— by Bryce Covert on Apr 30, 2013 at 3:30 pm
In a bid for women’s support and votes, the GOP launched an aggressive ad campaign on “mommy blogs” on Tuesday. The ads will tout its deceptively titled Working Families Flexibility Act that would weaken overtime pay laws:
The banner ads will be featured on over 100 websites popular among women and geo-targeted to be viewed by residents in 20 Democratic-held congressional districts targeted by the GOP for 2014. […]
The $20,000 ad buy, running on sites including Ikeafans.com and MarthaStewart.com through Friday, will call on Democrats to vote with House Republicans next week on a bill to give hourly private sector workers more flexibility to choose between compensatory time and cash payment for overtime work.
“Tell Rep. Kyrsten Sinema you shouldn’t have to choose between work and family,” reads one ad set to run in Sinema’s suburban Phoenix district. “Will Rep. Collin Peterson stand up for working moms?” reads another that’s slated to run in Peterson’s western Minnesota district. The banner ads link to a petition site calling on lawmakers to support “more freedom for working moms.”
There’s no doubt that many Americans are overworked and in need of policies that better allow them to balance their families and their jobs. But the GOP’s solution is not much of a solution at all. Rather than giving workers the ability to accrue paid leave through regular working hours, it would instead allow workers and employers to trade traditional time-and-a-half pay for overtime hours for compensatory time off.
The Fair Labor Standards Act (FLSA) currently requires overtime for work over 40 hours, providing a disincentive to push employees to work long hours, which could diminish if they can offer comp time offered instead. The current law is also already difficult to enforce, as many workers claim they are denied time-and-a-half pay, and some employers may force their employees to use comp time instead. On top of all of this, employers may be able to deny requests to use comp time if they can claim it “unduly disrupts the operations of the employer” or that the request didn’t come in “within a reasonable period.”
There are other policies that Republicans could focus on if they are interested in promoting family friendly work solutions: They could support paid family and medical leave (currently only guaranteed as unpaid leave), paid sick days, and protections for workers who request flexible working conditions.
This material [the article above] was created by the Center for American Progress Action Fund. It was created for the Progress Report, the daily e-mail publication of the Center for American Progress Action Fund. Click here to subscribe.
Sponsor: Rep.
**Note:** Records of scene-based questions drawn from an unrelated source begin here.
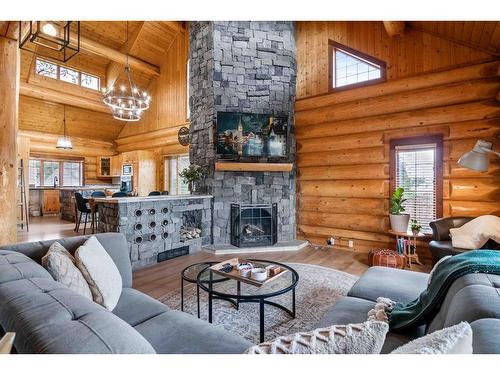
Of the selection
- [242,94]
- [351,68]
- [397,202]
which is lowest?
[397,202]

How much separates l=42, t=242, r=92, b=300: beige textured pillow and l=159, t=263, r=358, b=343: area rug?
1.24m

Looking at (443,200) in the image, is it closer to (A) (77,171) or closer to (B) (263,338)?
(B) (263,338)

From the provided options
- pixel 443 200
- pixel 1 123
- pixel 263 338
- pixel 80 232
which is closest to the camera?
pixel 263 338

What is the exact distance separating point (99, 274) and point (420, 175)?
179 inches

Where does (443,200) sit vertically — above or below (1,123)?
below

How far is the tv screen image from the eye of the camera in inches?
192

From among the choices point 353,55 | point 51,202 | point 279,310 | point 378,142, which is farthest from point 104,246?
point 51,202

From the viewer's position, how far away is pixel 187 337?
1358 millimetres

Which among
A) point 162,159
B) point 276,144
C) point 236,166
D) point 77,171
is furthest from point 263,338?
point 77,171

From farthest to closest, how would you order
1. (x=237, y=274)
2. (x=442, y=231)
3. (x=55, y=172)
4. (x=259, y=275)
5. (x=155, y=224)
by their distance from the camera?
(x=55, y=172) → (x=155, y=224) → (x=442, y=231) → (x=237, y=274) → (x=259, y=275)

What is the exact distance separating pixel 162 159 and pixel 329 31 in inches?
231

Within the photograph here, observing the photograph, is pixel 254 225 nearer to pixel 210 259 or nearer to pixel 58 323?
pixel 210 259

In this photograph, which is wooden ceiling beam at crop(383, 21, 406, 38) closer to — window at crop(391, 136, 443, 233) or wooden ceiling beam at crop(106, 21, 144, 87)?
window at crop(391, 136, 443, 233)

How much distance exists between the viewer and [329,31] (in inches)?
201
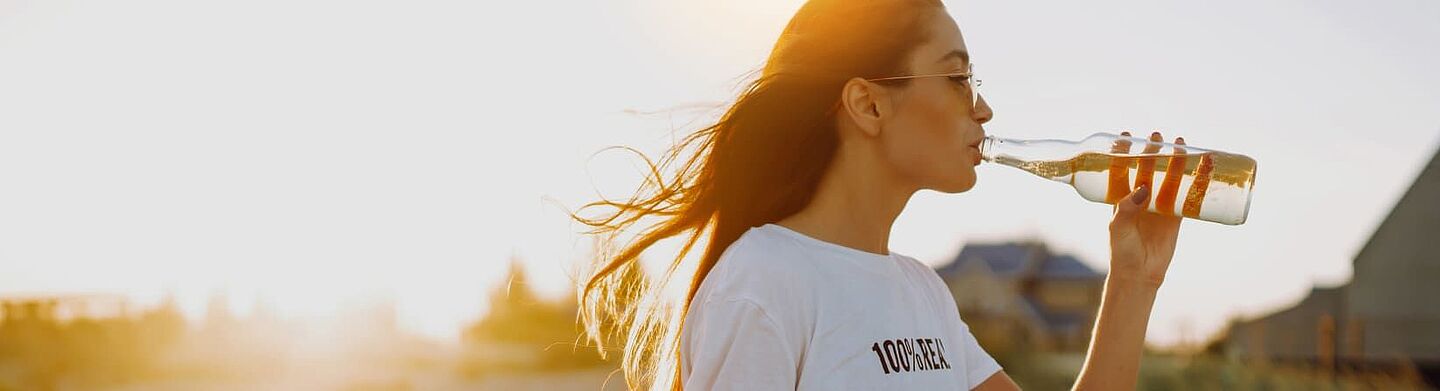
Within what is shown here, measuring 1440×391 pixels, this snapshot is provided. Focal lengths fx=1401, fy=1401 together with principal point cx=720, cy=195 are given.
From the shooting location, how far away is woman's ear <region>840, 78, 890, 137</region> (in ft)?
7.93

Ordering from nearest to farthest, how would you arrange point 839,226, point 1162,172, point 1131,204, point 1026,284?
1. point 839,226
2. point 1131,204
3. point 1162,172
4. point 1026,284

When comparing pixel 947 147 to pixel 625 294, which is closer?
pixel 947 147

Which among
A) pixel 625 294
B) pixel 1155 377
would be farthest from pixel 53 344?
pixel 625 294

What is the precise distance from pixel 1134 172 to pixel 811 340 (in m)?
1.08

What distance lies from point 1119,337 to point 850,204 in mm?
693

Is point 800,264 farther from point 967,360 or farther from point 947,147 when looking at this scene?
point 967,360

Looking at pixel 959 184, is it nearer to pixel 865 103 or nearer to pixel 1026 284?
pixel 865 103

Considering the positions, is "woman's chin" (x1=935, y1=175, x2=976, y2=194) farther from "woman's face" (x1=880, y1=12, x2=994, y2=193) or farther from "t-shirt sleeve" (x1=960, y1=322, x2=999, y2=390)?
"t-shirt sleeve" (x1=960, y1=322, x2=999, y2=390)

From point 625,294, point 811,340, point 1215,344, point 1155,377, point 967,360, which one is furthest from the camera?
point 1215,344

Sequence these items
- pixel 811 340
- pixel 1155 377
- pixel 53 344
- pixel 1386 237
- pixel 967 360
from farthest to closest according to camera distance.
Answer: pixel 1386 237 → pixel 53 344 → pixel 1155 377 → pixel 967 360 → pixel 811 340

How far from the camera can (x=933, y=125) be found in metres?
2.46

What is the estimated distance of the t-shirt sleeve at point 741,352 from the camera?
2012 mm

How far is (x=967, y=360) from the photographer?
8.95 feet

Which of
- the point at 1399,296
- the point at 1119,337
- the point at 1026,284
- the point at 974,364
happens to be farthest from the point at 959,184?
the point at 1026,284
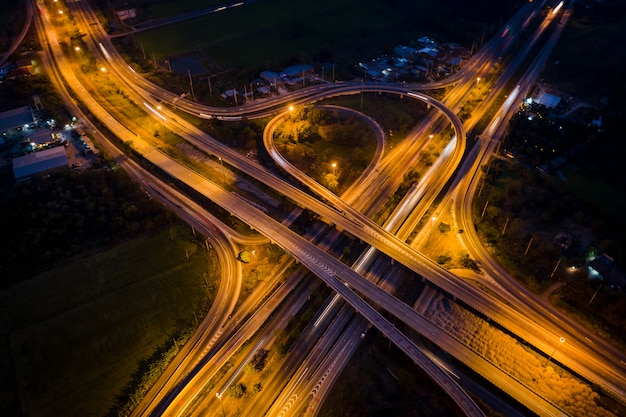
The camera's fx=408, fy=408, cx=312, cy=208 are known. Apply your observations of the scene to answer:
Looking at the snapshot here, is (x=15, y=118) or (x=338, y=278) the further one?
(x=15, y=118)

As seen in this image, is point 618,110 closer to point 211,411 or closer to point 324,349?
point 324,349

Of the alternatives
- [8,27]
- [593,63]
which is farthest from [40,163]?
[593,63]

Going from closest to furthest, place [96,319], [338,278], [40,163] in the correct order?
[96,319] < [338,278] < [40,163]

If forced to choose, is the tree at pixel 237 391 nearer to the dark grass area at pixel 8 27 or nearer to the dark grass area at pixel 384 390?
the dark grass area at pixel 384 390

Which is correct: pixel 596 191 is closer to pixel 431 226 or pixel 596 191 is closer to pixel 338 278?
pixel 431 226

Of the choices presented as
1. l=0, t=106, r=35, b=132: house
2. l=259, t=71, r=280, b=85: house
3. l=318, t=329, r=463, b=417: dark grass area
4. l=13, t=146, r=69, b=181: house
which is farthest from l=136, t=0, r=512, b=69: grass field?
l=318, t=329, r=463, b=417: dark grass area

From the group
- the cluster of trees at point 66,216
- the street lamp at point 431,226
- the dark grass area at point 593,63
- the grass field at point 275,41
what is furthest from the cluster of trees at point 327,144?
the dark grass area at point 593,63

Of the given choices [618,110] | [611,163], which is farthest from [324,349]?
[618,110]
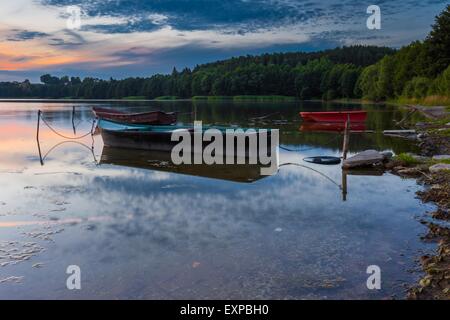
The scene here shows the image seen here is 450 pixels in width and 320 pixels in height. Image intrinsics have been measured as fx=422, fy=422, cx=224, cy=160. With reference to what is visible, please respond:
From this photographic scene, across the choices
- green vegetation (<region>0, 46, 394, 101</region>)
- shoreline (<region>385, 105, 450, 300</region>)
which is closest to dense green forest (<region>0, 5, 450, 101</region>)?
green vegetation (<region>0, 46, 394, 101</region>)

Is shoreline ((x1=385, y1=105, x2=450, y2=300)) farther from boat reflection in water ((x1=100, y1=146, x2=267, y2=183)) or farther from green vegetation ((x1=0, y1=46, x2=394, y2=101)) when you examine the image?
green vegetation ((x1=0, y1=46, x2=394, y2=101))

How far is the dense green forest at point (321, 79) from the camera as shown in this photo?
59.0m

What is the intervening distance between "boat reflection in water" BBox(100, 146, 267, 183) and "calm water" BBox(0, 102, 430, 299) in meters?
0.16

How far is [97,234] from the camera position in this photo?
921 centimetres

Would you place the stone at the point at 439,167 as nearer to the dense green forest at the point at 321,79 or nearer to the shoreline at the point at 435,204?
the shoreline at the point at 435,204

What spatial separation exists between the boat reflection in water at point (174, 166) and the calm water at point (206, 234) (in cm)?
16

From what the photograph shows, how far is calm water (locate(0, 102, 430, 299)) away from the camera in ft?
22.1

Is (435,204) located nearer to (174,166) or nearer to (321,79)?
(174,166)

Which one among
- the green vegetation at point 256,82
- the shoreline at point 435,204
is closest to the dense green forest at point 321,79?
the green vegetation at point 256,82

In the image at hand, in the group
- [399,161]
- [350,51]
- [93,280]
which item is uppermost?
[350,51]

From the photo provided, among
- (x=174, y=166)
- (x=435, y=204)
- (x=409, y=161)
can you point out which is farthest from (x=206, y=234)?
(x=409, y=161)

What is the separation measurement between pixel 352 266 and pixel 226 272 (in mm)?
2191

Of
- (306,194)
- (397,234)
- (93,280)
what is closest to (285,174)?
(306,194)
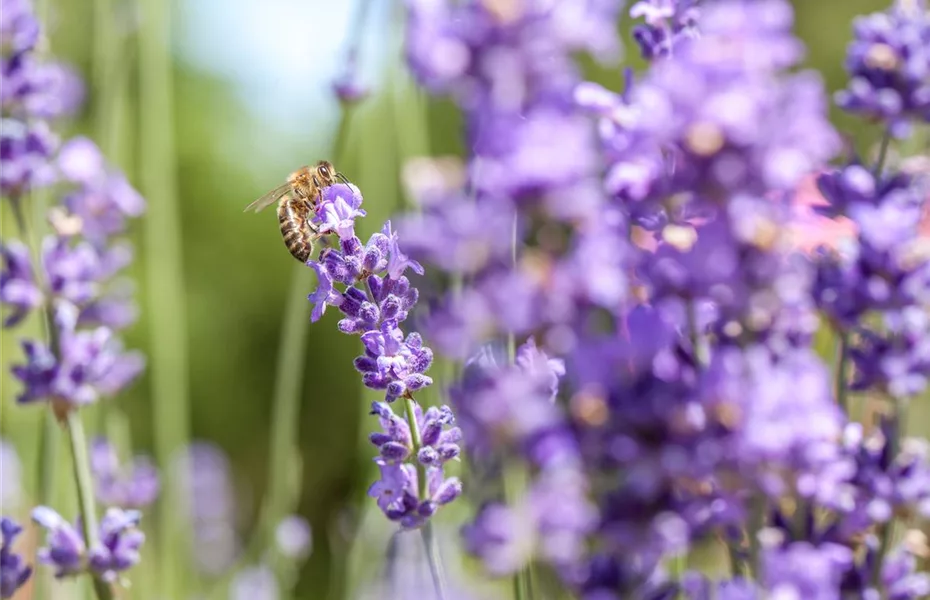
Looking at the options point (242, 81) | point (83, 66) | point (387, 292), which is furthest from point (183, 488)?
point (83, 66)

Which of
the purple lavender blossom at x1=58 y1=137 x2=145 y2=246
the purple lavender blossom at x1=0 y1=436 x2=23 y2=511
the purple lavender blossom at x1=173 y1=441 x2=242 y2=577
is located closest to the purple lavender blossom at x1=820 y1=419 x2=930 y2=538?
the purple lavender blossom at x1=58 y1=137 x2=145 y2=246

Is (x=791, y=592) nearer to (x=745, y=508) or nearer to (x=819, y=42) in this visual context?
(x=745, y=508)

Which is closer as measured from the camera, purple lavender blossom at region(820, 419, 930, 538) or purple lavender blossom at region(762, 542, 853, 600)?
purple lavender blossom at region(762, 542, 853, 600)

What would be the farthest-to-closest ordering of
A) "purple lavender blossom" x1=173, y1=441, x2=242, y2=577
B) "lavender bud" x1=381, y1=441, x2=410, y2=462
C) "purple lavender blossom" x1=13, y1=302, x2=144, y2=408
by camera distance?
"purple lavender blossom" x1=173, y1=441, x2=242, y2=577
"purple lavender blossom" x1=13, y1=302, x2=144, y2=408
"lavender bud" x1=381, y1=441, x2=410, y2=462

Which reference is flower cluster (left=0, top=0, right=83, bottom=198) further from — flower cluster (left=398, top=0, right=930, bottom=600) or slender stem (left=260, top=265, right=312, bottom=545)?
flower cluster (left=398, top=0, right=930, bottom=600)

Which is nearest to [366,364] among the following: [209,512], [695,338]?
[695,338]

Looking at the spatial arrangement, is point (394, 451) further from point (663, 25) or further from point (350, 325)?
point (663, 25)
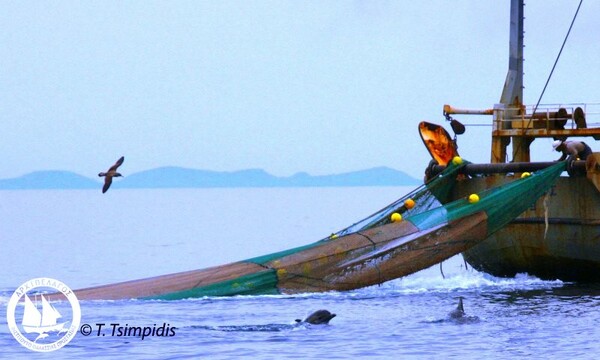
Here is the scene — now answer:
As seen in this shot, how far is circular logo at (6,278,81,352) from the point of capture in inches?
1051

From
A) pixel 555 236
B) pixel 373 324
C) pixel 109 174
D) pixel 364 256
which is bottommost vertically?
pixel 373 324

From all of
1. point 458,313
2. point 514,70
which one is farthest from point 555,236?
point 514,70

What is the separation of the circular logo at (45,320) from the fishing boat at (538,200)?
33.2 ft

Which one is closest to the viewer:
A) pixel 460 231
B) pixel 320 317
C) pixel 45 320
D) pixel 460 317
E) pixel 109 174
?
pixel 320 317

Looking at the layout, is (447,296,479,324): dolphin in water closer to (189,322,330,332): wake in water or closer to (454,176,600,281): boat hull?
(189,322,330,332): wake in water

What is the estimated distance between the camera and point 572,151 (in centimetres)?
3238

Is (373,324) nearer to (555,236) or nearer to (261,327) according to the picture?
(261,327)

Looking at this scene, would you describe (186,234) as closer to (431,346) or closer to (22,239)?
(22,239)

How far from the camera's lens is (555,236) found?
3278 centimetres

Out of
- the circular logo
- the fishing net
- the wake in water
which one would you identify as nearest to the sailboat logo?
the circular logo

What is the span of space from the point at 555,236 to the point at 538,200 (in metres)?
0.94

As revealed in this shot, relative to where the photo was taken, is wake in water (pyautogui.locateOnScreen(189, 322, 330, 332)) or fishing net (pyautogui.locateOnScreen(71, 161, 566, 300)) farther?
fishing net (pyautogui.locateOnScreen(71, 161, 566, 300))

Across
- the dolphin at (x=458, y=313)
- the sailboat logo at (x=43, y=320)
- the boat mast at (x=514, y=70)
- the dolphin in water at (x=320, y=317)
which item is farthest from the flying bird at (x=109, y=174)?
the boat mast at (x=514, y=70)

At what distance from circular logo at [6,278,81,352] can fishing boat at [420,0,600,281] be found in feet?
33.2
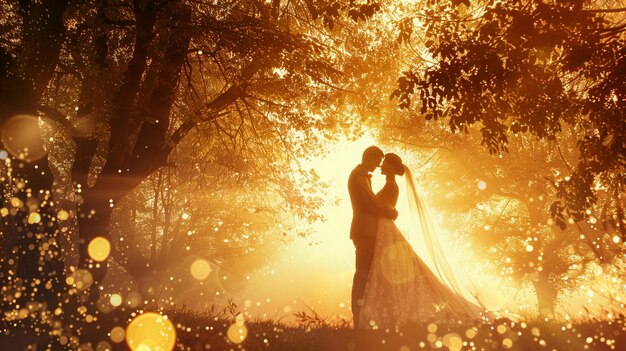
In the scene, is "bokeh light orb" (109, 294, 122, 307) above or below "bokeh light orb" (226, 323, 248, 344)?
above

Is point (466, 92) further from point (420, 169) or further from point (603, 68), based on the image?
point (420, 169)

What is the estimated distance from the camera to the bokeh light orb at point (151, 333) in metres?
6.53

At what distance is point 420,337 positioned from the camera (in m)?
7.11

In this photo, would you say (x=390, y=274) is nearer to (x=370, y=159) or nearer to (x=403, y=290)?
(x=403, y=290)

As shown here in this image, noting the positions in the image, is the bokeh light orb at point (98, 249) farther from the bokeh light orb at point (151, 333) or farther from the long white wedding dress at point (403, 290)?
the long white wedding dress at point (403, 290)

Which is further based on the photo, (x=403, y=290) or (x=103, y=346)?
(x=403, y=290)

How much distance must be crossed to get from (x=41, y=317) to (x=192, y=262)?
29036 millimetres

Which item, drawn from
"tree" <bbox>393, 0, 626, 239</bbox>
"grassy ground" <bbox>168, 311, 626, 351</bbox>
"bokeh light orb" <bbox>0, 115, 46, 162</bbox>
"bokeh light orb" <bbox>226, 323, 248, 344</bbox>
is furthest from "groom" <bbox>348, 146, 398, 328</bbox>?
"bokeh light orb" <bbox>0, 115, 46, 162</bbox>

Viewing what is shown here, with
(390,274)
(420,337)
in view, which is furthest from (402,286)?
(420,337)

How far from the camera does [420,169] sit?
2698 cm

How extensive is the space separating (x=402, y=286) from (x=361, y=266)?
739 mm

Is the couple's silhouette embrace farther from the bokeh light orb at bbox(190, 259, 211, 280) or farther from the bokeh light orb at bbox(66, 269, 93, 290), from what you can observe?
the bokeh light orb at bbox(190, 259, 211, 280)

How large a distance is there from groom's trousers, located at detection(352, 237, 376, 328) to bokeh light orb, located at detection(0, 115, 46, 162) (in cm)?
635

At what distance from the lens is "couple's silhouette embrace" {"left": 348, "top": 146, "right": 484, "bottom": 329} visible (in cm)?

Martha Roby [R-AL2]
The summary below was written by the Congressional Research Service, which is a nonpartisan division of the Library of Congress.
Working Families Flexibility Act of 2013 –
- Amends the Fair Labor Standards Act of 1938 to authorize private employers to provide compensatory time off to private employees at a rate of 1 1/2 hours per hour of employment for which overtime compensation is required.
- Authorizes an employer to provide compensatory time only if it is in accordance with an applicable collective bargaining agreement or, in the absence of such an agreement, an agreement between the employer and employee.
- Prohibits an employee from accruing more than 160 hours of compensatory time.
- Requires an employee’s employer to provide monetary compensation, after the end of a calendar year, for any unused compensatory time off accrued during the preceding year.
- Requires an employer to give employees 30-day notice before discontinuing compensatory time off.
- Prohibits an employer from intimidating, threatening, or coercing an employee in order to:
- interfere with the employee’s right to request or not to request compensatory time off in lieu of payment of monetary overtime compensation, or
- require an employee to use such compensatory time.
- Makes an employer who violates such requirements liable to the affected employee in the amount of the compensation rate for each hour of compensatory time accrued, plus an additional equal amount as liquidated damages, reduced for each hour of compensatory time used.
Section 5 of this bill specifies that it will “sunset” or in other words, “expire” in a mere 5 years after the date of enactment. If this is such a great idea, why are they proposing to spend a lot of money to jump through all the administrative hoops, just to do it for a very short period of time? It’s like a monumental tease, something designed to rope you in, just before they pull the rug out from under your feet.